→ **Stated exercise**: Write out the rows below word for word, including the answers, but leave out the pictures.

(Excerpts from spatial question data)
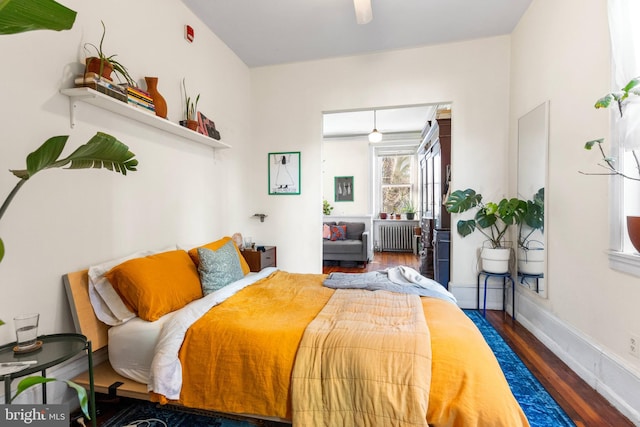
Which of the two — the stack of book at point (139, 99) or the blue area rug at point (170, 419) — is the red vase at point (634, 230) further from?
the stack of book at point (139, 99)

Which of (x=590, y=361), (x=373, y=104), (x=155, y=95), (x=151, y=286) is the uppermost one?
(x=373, y=104)

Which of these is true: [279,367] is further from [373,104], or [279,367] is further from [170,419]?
[373,104]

→ **Exercise solution**:
Which of the two — the stack of book at point (139, 99) or the blue area rug at point (170, 419) — is the red vase at point (634, 230) further from?
the stack of book at point (139, 99)

Which of (x=590, y=361), (x=373, y=104), (x=155, y=95), (x=151, y=286) is the uppermost one?
(x=373, y=104)

Which of these is true: [279,367] is further from [373,104], or [279,367] is further from [170,419]?
[373,104]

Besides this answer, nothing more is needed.